Perhaps there has never been a recumbent trike named more appropriately than the SteintrikesWild One. Since moving away from simpler budget-priced trikes and focusing on their distinctive full suspension designs, Steintrikes has indeed produced some rather delightfully insane trikes. The Wild One is one of the craziest yet.
The Wild One is built in Serbia by Steintrikes but is marketed in Europe through their Austrian distributor at Bike Revolution. It was primarily meant for the European market but has also become a hit here in the USA and other parts of the world.
The overall look is very distinctively Steintrikes.

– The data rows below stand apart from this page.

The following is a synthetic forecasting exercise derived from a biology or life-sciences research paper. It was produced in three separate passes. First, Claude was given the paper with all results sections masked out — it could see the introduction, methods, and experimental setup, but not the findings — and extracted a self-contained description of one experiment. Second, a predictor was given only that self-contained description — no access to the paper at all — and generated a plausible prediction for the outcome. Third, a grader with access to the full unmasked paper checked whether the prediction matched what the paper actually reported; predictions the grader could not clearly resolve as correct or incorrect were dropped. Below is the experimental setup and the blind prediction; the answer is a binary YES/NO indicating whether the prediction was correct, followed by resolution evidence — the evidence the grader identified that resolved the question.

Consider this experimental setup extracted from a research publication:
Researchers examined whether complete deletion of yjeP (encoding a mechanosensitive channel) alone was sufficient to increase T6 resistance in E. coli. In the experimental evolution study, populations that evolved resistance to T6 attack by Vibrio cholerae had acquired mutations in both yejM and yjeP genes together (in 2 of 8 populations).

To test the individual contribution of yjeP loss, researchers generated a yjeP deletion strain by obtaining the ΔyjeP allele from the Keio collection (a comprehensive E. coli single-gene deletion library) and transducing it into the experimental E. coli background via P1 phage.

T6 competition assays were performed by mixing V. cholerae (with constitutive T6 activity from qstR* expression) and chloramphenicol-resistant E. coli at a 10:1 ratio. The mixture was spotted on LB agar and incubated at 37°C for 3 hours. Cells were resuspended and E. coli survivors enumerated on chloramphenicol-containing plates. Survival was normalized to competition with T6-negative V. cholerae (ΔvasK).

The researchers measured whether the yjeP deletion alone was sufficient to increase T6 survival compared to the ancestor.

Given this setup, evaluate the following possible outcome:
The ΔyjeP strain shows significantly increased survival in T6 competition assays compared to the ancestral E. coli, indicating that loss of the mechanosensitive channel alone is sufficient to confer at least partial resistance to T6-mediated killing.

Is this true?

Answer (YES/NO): NO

The network of thin frame tubes and double wishbone front suspension are all present. On versions with a larger rear wheel, the rear swingarm makes a dramatic swoop up to meet the axle, adding to the Wild One’s mental looks. If you want to add an extra amount of flash, Steintrikes offers the Wild One in basically any color combination you can imagine. Pulling into the trailhead parking lot with a Wild One is like arriving at your high school reunion in a bright green Lamborghini. People WILL notice you and they’ll most likely be very jealous whether they admit it or not.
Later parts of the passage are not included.